Y este esfuerzo de administración de nuestras intimidades ‘públicas’ y ‘privadas’ constituye una fuente de ansiedad permanente que se manifiesta en comportamientos compulsivos y adictivos al uso de las TIC. Estar desconectados nos genera mucha angustia porque nos sentimos invisibles y excluidos, pero estar conectados también nos provoca mucha ansiedad porque nos sentimos perentoriamente convocados a tener un lugar visible en la vida de los otros y, sobre todo, a ‘mirar’ la vida de los otros: «Las ofertas tecnológicas en su multiplicación exponencial ofertan a las pulsiones amplias y fuertes fantasías de realización. A la mayoría de los seres humanos los domina impetuosamente la voracidad, el mirar disecante, la escucha de lo que se les rehúye […] Como puede relatar cualquier habitante de barrio, pueblo chico, casita de villa o edificio de departamentos, la mirada y el oído curiosean filosamente rasgos de los prójimos y de los otros en general. A todas esas pulsiones les dan nuevo alimento las nuevas tecnologías. El sobrepeso de su consumo es así resultado de cómo se articulan con la red pulsional que, a la vez que nos energiza, nos esclaviza» (Rodríguez, 2007, p. 6).
No es solo un síndrome de abstinencia digital lo que sufren los sujetos cuando por alguna razón quedan desconectados, sino un trauma de separación, una angustia de invisibilidad y una amenaza de exclusión (Winocur, 2009). Giddens (1992) nos ofrece una explicación interesante, donde la adicción a las nuevas tecnologías podría actuar, al igual que en el caso de otras adicciones, como un recurso de sustitución para afrontar la orfandad en la que nos deja el quiebre de las certezas que nos proveían los grandes relatos colectivos que le daban sentido a nuestras biografías individuales y que también encarnaban en el pasado familiar. La adicción, en ese sentido, nos dice Giddens (1992), es sintomática de la ‘autonomía congelada’, entendida como la dificultad de ejercer los márgenes de autonomía que nos habilitó la modernidad para independizarnos de la tradición y asumir la cuota de riesgo e incertidumbre que lleva implícita como una impronta cultural: «Una sociedad que vive al otro lado de la naturaleza y de la tradición […] exige tomar decisiones, tanto en la vida cotidiana como en el resto de las esferas. El lado oscuro de eso es el aumento de las adicciones y compulsiones […] Como la tradición, la adicción tiene que ver con la influencia del pasado sobre el presente; y como en el caso de la tradición, la repetición tiene un papel crucial. El pasado en cuestión es más bien individual que colectivo, y la repetición está impulsada por la ansiedad. Veo la adicción como autonomía congelada. Todo contexto de destradicionalización ofrece una mayor libertad de acción de la que existía antes.

◆ ◆ ◆ ◆ ◆ ◆ ◆

### TRABAJO SOLICITADO:
Enumera los autores que se citan en el texto sobre la adicción a las TIC, con el año de la obra que se indica para cada uno.

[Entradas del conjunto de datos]
◆ ◆ ◆ ◆ ◆ ◆ ◆

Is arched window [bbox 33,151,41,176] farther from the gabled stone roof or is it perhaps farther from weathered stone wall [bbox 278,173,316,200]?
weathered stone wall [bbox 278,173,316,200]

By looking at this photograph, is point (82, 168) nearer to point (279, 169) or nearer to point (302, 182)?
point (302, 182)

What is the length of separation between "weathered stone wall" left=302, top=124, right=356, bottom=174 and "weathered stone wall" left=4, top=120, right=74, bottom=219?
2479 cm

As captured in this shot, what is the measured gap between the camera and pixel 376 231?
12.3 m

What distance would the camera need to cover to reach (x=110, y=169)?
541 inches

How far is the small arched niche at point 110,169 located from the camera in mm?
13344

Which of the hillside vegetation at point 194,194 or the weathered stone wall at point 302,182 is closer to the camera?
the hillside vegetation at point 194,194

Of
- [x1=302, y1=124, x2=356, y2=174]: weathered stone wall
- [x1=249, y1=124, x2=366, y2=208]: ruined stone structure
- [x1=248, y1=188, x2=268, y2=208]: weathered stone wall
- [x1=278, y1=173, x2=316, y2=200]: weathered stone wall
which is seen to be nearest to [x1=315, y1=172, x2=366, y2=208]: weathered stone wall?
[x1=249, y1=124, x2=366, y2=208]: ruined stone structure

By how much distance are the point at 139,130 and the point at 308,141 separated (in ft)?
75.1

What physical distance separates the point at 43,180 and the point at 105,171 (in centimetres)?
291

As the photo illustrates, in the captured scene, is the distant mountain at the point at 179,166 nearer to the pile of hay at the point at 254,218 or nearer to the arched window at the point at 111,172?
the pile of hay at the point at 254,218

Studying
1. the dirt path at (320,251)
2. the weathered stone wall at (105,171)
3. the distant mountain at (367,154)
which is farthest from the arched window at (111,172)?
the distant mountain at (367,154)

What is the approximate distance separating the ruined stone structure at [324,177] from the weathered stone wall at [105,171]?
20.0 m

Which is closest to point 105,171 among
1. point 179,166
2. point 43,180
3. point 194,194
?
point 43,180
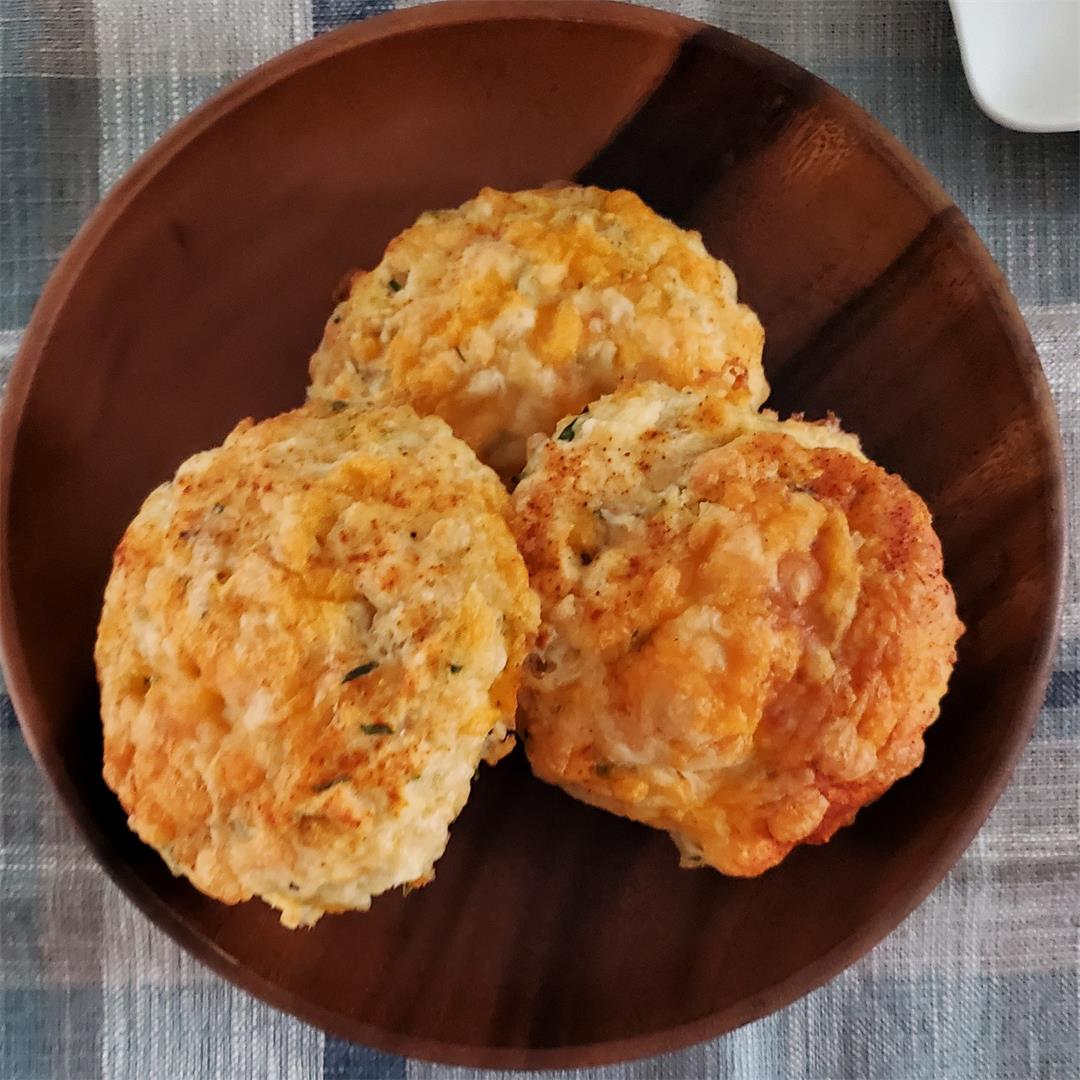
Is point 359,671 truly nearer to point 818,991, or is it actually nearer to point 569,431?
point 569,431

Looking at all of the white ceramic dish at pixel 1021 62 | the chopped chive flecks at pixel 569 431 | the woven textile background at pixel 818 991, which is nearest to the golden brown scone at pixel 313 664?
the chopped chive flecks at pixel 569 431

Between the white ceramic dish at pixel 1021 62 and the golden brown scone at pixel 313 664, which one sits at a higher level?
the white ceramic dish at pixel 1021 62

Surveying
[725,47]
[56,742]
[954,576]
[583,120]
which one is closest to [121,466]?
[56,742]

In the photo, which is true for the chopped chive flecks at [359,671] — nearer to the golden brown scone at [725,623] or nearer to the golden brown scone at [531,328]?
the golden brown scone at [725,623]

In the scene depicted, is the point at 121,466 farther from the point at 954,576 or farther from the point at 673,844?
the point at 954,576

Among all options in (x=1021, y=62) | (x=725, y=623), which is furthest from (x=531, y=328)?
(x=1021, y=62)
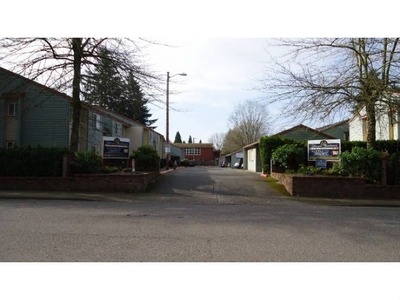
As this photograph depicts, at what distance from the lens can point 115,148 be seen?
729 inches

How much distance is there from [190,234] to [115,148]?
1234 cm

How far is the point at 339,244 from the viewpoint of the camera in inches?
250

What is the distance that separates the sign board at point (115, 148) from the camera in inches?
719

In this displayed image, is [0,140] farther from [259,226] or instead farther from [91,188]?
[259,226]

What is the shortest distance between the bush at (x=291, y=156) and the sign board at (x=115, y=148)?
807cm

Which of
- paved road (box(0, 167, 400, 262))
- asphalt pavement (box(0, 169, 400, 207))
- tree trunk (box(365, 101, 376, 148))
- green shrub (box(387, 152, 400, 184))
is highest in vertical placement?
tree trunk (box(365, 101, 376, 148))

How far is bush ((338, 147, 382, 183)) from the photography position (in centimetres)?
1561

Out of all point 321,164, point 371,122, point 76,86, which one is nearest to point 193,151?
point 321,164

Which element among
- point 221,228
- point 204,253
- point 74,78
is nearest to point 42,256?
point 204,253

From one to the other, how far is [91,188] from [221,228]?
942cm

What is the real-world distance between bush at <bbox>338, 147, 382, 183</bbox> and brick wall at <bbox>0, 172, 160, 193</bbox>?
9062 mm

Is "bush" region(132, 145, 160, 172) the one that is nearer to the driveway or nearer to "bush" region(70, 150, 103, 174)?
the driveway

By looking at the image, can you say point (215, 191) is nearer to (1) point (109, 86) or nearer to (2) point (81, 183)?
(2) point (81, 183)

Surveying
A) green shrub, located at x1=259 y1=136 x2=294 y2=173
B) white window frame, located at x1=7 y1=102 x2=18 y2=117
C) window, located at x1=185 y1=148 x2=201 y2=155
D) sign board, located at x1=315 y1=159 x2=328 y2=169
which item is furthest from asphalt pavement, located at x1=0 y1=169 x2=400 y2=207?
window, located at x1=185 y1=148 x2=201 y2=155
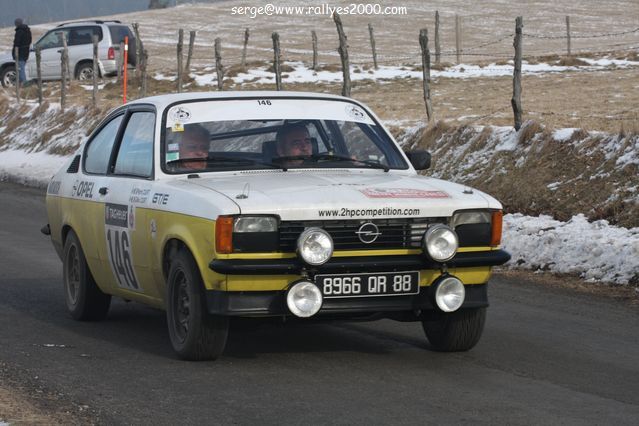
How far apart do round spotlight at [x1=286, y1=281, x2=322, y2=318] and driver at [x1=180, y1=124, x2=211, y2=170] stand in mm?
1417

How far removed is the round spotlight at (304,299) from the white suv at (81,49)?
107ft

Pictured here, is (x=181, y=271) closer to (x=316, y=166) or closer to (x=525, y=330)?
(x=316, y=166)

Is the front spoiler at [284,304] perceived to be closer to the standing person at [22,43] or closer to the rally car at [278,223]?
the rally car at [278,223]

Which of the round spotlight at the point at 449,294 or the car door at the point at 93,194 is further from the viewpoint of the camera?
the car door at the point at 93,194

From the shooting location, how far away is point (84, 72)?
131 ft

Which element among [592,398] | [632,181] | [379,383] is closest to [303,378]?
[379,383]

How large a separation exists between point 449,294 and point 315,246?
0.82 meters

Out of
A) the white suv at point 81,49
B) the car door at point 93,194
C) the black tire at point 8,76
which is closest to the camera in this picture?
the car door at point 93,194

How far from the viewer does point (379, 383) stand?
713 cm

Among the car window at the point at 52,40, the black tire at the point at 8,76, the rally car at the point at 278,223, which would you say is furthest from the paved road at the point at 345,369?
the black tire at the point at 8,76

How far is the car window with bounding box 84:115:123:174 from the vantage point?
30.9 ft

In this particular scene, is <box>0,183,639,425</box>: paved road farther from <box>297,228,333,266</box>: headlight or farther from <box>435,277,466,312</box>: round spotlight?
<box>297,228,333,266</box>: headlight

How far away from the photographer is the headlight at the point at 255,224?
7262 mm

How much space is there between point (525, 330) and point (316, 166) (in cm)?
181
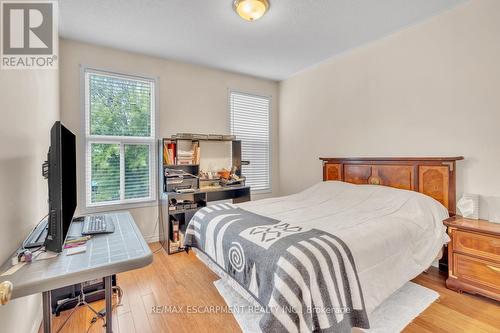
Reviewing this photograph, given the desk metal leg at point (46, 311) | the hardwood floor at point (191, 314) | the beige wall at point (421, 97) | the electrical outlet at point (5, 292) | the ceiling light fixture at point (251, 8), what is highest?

◆ ◆ ◆ ◆ ◆ ◆ ◆

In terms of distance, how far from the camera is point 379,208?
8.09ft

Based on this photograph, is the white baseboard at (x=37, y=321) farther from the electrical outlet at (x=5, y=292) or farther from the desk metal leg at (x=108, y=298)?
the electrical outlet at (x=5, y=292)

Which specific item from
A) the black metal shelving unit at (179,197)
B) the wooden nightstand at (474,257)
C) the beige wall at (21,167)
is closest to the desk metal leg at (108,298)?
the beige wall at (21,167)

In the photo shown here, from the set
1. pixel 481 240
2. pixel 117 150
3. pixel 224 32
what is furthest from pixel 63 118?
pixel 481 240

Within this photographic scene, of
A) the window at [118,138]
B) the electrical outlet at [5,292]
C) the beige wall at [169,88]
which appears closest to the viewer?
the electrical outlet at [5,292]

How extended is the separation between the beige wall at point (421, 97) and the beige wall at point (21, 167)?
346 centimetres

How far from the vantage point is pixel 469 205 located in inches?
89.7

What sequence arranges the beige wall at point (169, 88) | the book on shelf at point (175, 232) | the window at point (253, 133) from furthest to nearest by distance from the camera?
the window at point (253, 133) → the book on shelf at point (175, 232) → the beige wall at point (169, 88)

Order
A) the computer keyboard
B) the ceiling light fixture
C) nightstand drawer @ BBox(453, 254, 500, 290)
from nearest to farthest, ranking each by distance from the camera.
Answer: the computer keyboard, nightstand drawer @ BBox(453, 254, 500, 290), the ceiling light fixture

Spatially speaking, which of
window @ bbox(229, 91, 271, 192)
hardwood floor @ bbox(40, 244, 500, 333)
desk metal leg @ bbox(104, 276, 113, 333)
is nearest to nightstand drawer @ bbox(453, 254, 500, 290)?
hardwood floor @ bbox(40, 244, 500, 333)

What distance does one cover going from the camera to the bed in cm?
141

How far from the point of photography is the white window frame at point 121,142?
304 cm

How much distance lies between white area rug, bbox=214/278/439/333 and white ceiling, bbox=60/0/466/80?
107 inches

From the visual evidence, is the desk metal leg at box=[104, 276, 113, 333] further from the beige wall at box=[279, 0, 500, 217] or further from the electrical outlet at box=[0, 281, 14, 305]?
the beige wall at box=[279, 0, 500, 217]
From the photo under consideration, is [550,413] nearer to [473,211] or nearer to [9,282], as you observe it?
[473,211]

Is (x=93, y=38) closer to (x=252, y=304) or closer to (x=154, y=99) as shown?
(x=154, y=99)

◆ ◆ ◆ ◆ ◆ ◆ ◆

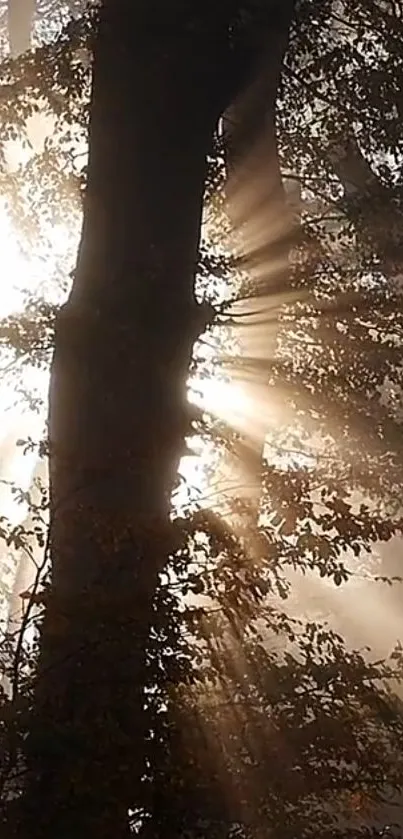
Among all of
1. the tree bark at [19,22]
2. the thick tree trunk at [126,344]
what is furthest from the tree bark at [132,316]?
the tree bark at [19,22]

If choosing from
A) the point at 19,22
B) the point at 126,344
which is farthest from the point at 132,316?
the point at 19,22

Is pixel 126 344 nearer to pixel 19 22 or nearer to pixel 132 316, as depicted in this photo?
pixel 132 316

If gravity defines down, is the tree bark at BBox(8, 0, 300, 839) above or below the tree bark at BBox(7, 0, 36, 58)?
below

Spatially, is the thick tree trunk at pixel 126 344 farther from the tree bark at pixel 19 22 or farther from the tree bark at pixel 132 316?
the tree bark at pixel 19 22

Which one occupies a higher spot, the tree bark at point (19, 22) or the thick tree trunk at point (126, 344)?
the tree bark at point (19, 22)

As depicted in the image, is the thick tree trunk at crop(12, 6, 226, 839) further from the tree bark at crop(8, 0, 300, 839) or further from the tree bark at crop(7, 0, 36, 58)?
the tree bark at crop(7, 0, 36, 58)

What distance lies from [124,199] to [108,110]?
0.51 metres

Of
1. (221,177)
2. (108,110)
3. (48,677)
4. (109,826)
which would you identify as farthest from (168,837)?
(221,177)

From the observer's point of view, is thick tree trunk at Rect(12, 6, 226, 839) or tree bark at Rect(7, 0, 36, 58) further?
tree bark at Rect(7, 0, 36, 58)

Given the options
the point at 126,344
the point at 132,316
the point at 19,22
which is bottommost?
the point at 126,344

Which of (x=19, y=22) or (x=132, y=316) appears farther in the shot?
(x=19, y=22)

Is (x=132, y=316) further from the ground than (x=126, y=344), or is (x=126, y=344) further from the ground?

◆ ◆ ◆ ◆ ◆ ◆ ◆

### RESPUESTA AL EJERCICIO:
Rodríguez (2007), Winocur (2009), Giddens (1992)